Requisitos de la tarea: Prosigue el texto sobre la Doctrina Monroe y la política de la “Fruta Madura” desde el punto en que termina.

En el caso cubano hay que tener en cuenta la sintonía estructural de la Doctrina Monroe con el contenido de la política de la “Fruta Madura”, dada a conocer también en 1823, en el mes de abril exactamente, por el Secretario de Estado, John Quincy Adams.

Este personaje, hijo de John Adams, segundo mandatario estadounidense y quien sucedería a Monroe en el Despacho Oval, convirtiéndose además en la primera combinación de padre e hijo al frente de esa nación (hazaña reeditada por George H Bush, entre 1989 y 1993 y por su descendiente George W. Bush, entre el 2001 y el 2009) planteó sin ambages que el archipiélago antillano debería ser atraído, inexorablemente, a la órbita norteña.

Pero hay leyes de gravitación física, y así como una fruta separada de su árbol por la fuerza del viento no puede, aunque quisiera, dejar de caer en el suelo, así Cuba, una vez separada de España y rota la conexión artificial que la liga con ella, es incapaz de sostenerse por sí sola, tiene que gravitar necesariamente hacia la Unión Norteamericana, mientras que la unión misma, en virtud de la propia ley, le será imposible dejar de admitirla en su seno (Adams, 1973: 156-157)1.

Datos registrados:
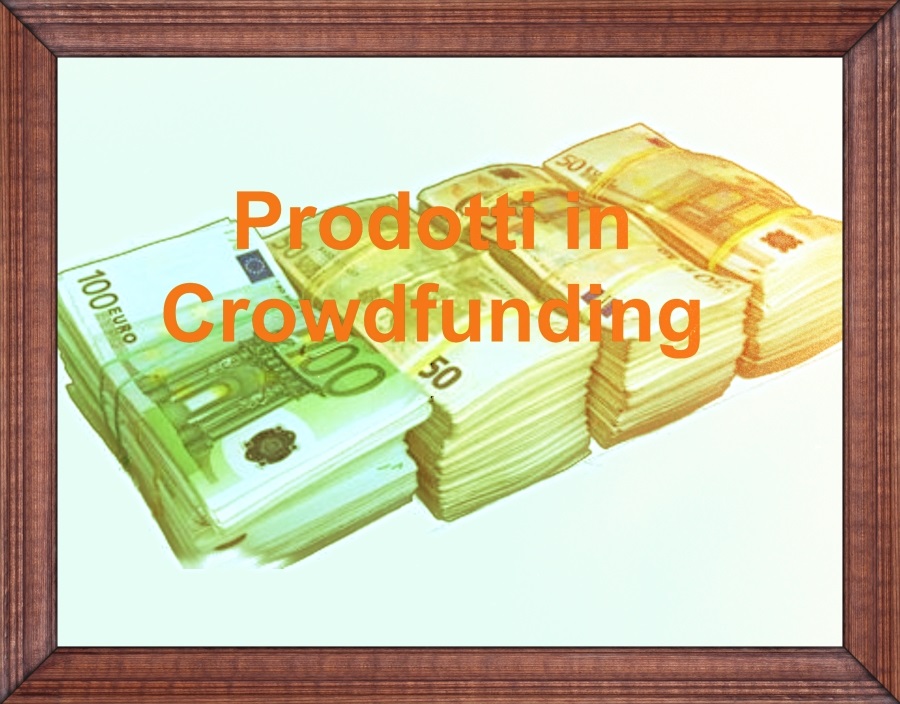 Prodotti in Crowfunding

Resultado del ejercicio:
A tamaña sentencia cínica el camaleónico personaje añadió, en lo que puede considerarse una clara anticipación de los ejercicios prospectivos contemporáneos de formulación de escenarios, que dicha gravitación, o mejor aún subordinación integral, cristalizaría en alrededor de 50 años. Aunque el pronóstico no fue exacto, lo importante a destacar es que la intromisión yanqui en la gesta de 1898 no tuvo un milímetro de improvisación, sino que fue el resultado de materializar, en el momento en que convergieron los factores determinantes, la pretensión visceral de apoderarse y controlar los destinos de Cuba, la cual se remontaba incluso a la etapa previa al surgimiento de aquella nación2.

“Gran garrote”, “Diplomacia del dólar y “Buena vecindad”: diversas caras de una misma moneda

La llegada del siglo XX trajo aparejada, como hemos apuntado, el afianzamiento integral del predominio de los intereses estadounidenses en la región. El vecino norteño se valió para ver coronada esa sempiterna aspiración de las más diversas estratagemas.

La multiplicidad de enfoques, y modos de actuación, puso de manifiesto que, más allá de las discrepancias operativas, en cuanto a la manera de proceder hacia América Latina y el Caribe, existe convergencia estratégica en el establishment de aquel país, en cuanto a su cosmovisión hacia estos lares (Boron, 2014).

En ese sentido transitaron de las intervenciones militares en el Caribe, en época de Teddy Roosevelt, al incremento de las acciones económicas y financieras, durante la presidencia de William Taft, con la finalidad de diseñar una red infranqueable que les garantizara tomar el control de los procesos principales que tenían lugar en la región.

Décadas más tarde, con la llegada a la Casa Blanca de Franklin Delano Roosevelt, se instauró una visión más refinada, que daba preeminencia a los instrumentos del denominado “poder blando”, en aras de presentar un rostro imperial que se desdibujara, en tanto resultaba más empático con las problemáticas de las grandes mayorías.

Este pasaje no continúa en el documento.